Member of Ghana Parliament for Keta Constituency
- In office 7 January 1997 – 6 January 2009
- Succeeded by: Richard Lassey Agbenyefia

Minister of Trade and Industry
- In office January 2000 – 6 January 2001
- President: John Jerry Rawlings
- Preceded by: John Frank Abu
- Succeeded by: Kofi Konadu Apraku

Personal details
- Born: 27 February 1950 (age 76) Keta, Volta Region, Gold Coast (now Ghana)
- Party: National Democratic Congress
- Children: 7
- Education: University of Ghana
- Occupation: Politician
- Profession: Chemical engineer

= Dan Kwasi Abodakpi =

Ghanaian politician (born 1950)

Dan Kwasi Abodakpi (born 27 February 1950) is a Ghanaian politician and a member of the Fourth Parliament of the Fourth Republic of Ghana representing the Keta constituency in the Volta Region.

He served as the former Minister of Trade and Industry.

== Early life and education ==
Abodakpi was born in Keta in the Volta Region of Ghana on 27 February 1950. He attended the University of Pennsylvania and obtained a Doctor of Philosophy.

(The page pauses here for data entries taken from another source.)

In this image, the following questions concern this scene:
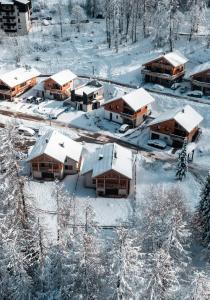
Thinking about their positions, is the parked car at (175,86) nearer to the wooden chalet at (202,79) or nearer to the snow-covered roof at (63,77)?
the wooden chalet at (202,79)

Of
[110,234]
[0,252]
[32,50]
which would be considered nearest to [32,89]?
[32,50]

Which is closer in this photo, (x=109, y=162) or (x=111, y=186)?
(x=109, y=162)

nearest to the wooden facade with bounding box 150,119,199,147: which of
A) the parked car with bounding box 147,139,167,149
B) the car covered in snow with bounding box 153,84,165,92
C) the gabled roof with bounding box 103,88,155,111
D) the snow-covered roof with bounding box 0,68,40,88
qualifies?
the parked car with bounding box 147,139,167,149

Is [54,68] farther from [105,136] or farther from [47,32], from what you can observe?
[105,136]

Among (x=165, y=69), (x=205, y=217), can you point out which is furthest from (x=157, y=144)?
(x=165, y=69)

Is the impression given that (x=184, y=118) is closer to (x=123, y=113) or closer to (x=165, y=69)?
(x=123, y=113)

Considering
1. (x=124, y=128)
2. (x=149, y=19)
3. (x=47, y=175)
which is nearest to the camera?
(x=47, y=175)

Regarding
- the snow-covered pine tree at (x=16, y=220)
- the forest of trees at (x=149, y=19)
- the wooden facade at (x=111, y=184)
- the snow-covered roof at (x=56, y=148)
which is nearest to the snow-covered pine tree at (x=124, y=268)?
the snow-covered pine tree at (x=16, y=220)

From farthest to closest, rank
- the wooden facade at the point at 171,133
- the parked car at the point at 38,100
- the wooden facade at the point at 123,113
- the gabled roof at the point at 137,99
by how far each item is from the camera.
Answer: the parked car at the point at 38,100 < the wooden facade at the point at 123,113 < the gabled roof at the point at 137,99 < the wooden facade at the point at 171,133
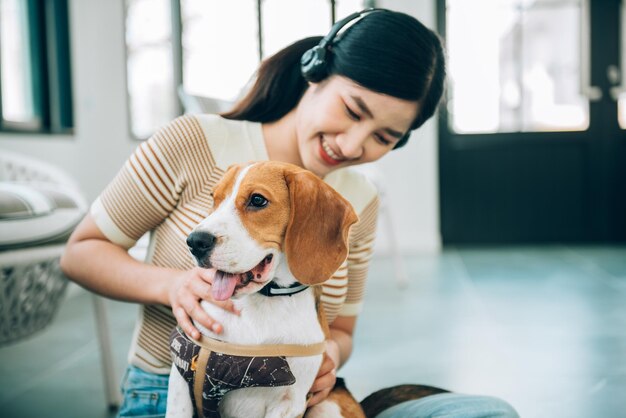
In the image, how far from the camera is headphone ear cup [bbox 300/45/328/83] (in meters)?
1.14

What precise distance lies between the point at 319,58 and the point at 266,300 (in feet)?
1.61

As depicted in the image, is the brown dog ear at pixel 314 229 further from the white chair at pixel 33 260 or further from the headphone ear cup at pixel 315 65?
the white chair at pixel 33 260

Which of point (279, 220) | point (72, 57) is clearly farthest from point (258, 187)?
point (72, 57)

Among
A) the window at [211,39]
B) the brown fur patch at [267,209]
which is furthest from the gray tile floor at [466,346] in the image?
the window at [211,39]

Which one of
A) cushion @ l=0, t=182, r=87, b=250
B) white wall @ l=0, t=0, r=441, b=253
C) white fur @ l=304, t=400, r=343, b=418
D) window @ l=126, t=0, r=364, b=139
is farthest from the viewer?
window @ l=126, t=0, r=364, b=139

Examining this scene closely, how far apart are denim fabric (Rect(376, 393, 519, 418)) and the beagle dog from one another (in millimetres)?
302

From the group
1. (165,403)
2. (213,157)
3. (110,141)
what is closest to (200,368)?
(165,403)

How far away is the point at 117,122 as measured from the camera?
4.28 metres

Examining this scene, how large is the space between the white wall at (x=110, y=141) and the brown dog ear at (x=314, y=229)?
2440mm

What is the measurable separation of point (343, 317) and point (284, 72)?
1.71 ft

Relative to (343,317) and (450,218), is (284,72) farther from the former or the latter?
(450,218)

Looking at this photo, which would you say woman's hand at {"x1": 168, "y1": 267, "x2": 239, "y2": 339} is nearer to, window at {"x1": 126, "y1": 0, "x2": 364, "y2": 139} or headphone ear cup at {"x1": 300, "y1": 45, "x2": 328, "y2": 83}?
headphone ear cup at {"x1": 300, "y1": 45, "x2": 328, "y2": 83}

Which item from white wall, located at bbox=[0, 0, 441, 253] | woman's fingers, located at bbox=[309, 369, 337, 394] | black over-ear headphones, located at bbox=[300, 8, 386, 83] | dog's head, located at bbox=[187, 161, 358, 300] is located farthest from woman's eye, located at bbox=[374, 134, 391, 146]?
white wall, located at bbox=[0, 0, 441, 253]

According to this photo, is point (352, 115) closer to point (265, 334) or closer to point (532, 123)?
point (265, 334)
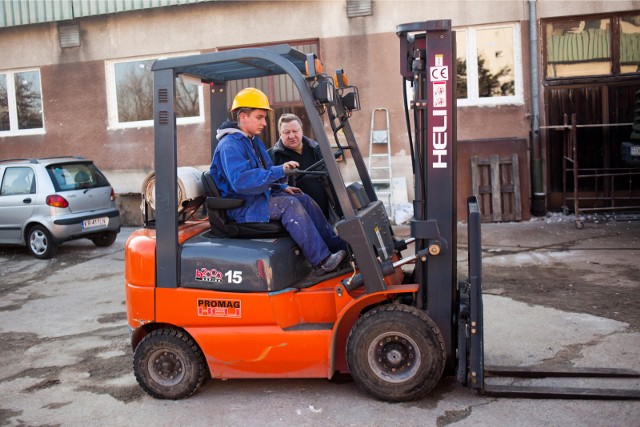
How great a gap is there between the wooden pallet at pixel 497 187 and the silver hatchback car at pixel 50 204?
6661 millimetres

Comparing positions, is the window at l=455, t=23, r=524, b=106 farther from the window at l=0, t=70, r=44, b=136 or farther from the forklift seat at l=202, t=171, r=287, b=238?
the window at l=0, t=70, r=44, b=136

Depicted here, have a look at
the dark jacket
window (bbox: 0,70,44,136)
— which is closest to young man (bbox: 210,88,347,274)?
the dark jacket

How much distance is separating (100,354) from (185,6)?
972 cm

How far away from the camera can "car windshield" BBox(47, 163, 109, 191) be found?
11.7 meters

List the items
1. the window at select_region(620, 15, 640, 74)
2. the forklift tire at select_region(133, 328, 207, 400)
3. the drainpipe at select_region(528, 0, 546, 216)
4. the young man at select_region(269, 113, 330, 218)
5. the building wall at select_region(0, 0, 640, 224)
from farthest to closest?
the building wall at select_region(0, 0, 640, 224) < the drainpipe at select_region(528, 0, 546, 216) < the window at select_region(620, 15, 640, 74) < the young man at select_region(269, 113, 330, 218) < the forklift tire at select_region(133, 328, 207, 400)

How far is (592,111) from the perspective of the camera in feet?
41.9

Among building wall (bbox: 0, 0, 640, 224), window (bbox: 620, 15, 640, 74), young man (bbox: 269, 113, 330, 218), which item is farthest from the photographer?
building wall (bbox: 0, 0, 640, 224)

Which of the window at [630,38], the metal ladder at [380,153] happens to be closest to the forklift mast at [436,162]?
the metal ladder at [380,153]

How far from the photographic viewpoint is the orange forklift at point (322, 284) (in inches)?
181

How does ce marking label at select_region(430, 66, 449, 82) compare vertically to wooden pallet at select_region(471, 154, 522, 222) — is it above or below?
above

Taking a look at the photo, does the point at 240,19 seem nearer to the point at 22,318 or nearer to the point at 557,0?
the point at 557,0

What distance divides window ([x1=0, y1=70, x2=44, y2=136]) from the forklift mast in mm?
12979

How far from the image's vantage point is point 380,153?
44.6 ft

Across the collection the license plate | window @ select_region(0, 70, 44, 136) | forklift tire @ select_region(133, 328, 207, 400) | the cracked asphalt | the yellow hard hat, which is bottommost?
the cracked asphalt
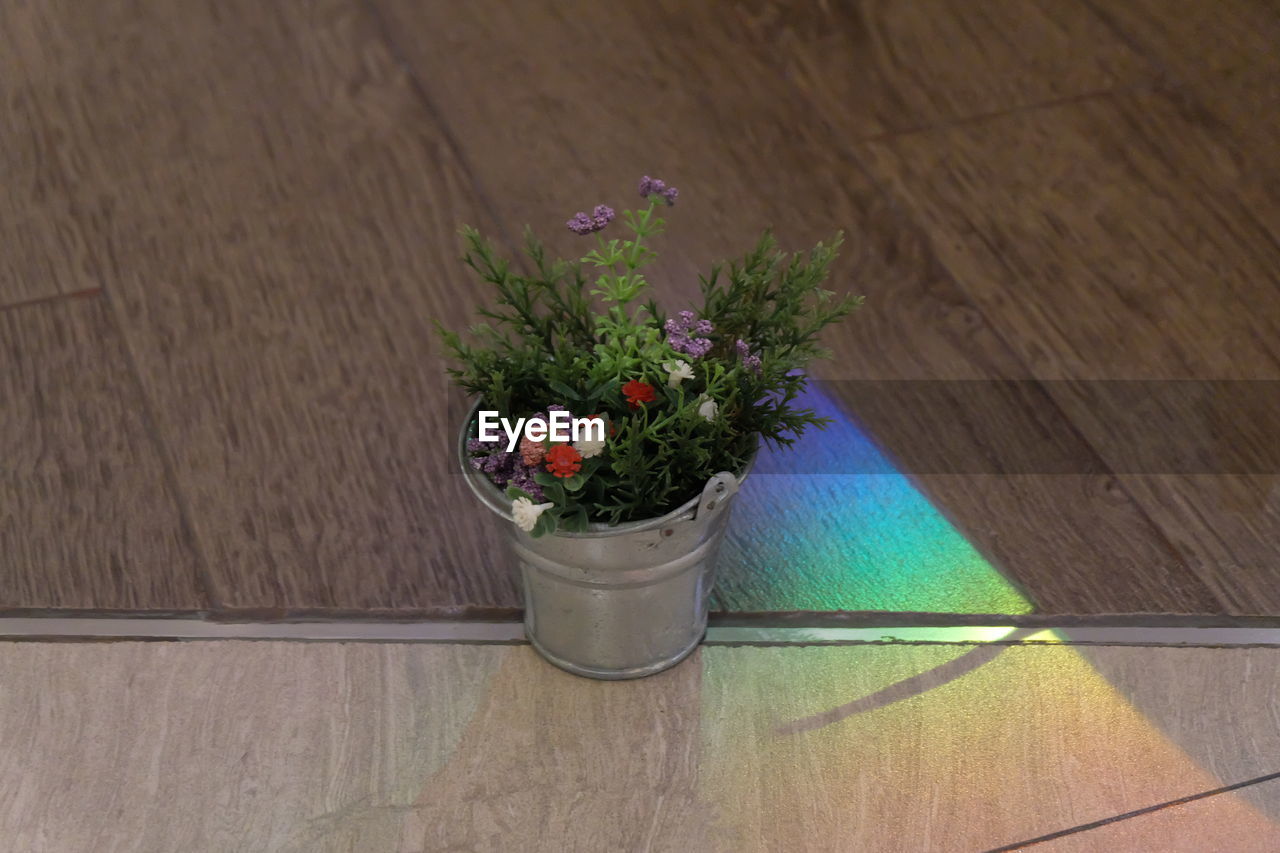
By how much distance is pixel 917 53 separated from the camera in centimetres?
208

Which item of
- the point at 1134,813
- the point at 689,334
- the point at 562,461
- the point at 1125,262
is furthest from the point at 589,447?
the point at 1125,262

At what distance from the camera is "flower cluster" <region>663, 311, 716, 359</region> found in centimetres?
108

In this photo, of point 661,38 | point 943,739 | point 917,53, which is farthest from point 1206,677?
point 661,38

He also attended the University of Ghana and obtained his Bachelor of Science.

== Career ==
Abodakpi is a chemical engineer by profession and was a member of the Fourth Parliament of the Fourth Republic Of Ghana for the Keta Constituency from 1997 to 2009.

== Politics ==
Abodakpi is a member of the National Democratic Congress. He was elected into the first parliament of the fourth republic of Ghana on 7 January 1993 after he was pronounced winner at the 1992 Ghanaian parliamentary election held on 29 December 1992.

He was thereafter re-elected into the second parliament of the fourth republic of Ghana after the December 1996 Ghanaian General elections on the Ticket of the National Democratic Congress for the Keta Constituency in the Volta Region of Ghana.

=== 2000 Elections ===
Abodakpi was elected as the member of parliament for the Keta constituency in the 2000 Ghanaian general elections. He won the elections on the ticket of the National Democratic Congress.

His constituency was a part of the 17 parliamentary seats out of 19 seats won by the National Democratic Congress in that election for the Volta Region. The National Democratic Congress won a minority total of 92 parliamentary seats out of 200 seats in the 3rd parliament of the 4th republic of Ghana.

He was elected with 25,090 votes out of 27,853 total valid votes cast. This was equivalent to 90.9% of the total valid votes cast. He was elected over Chris Archmann-Ackummey of the National Reformed Party, Emmanuel K. Vorkeh of the New Patriotic Party, Gladys Adzo Tsikpo of the Convention People's Party and Ferdinanad Fiawoo-Piccolo of the People's National Convention. They obtained 898, 847, 519 and 244 votes respectively out of the total valid votes cast. These were equivalent to 3.3%, 3.1%, 1.9% and 0.9% respectively of total valid votes cast.

== Personal life ==
Abodakpi is a Christian. He has seven (7) children, five (5) girls and two (2) boys.